Sur 9,3 % des infections par le SRAS-CoV-2 identifiées, 46 ont été signalées après la dose primaire et 36 après la réception de la dose de rappel. Cela était corrélé à l’incidence du SRAS-CoV-2 à 9,6/10 000 jours-personnes chez les vaccinés en dose de rappel et à 34,6/10 000 jours-personnes chez les vaccinés de la série primaire. L’étude a également estimé l’EV relative à 66 % pour les individus ayant reçu un rappel par rapport à ceux vaccinés avec uniquement la série primaire.
Des infections par le SRAS-CoV-2 avant le 20 décembre 2021 ont été signalées par 23 % des vaccinés de la série primaire et 18 % des individus ayant reçu un rappel. De plus, une réinfection n’a été observée que chez un seul vacciné de la série primaire parmi les 172 participants ayant signalé une infection antérieure.

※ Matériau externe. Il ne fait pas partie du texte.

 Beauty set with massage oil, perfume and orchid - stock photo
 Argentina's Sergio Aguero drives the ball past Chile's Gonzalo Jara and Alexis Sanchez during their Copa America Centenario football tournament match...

Dans l’ensemble, les résultats de l’étude ont montré que l’efficacité du vaccin contre le SRAS-CoV-2 était de courte durée et était affectée par la diminution de la réponse immunitaire contre l’infection. Les chercheurs pensent que les vaccinations de routine contre le SRAS-CoV-2 sont nécessaires pour lutter contre la pandémie de COVID-19.
*Avis important
medRxiv publie des rapports scientifiques préliminaires qui ne sont pas évalués par des pairs et, par conséquent, ne doivent pas être considérés comme concluants, guider la pratique clinique/les comportements liés à la santé, ou traités comme des informations établies.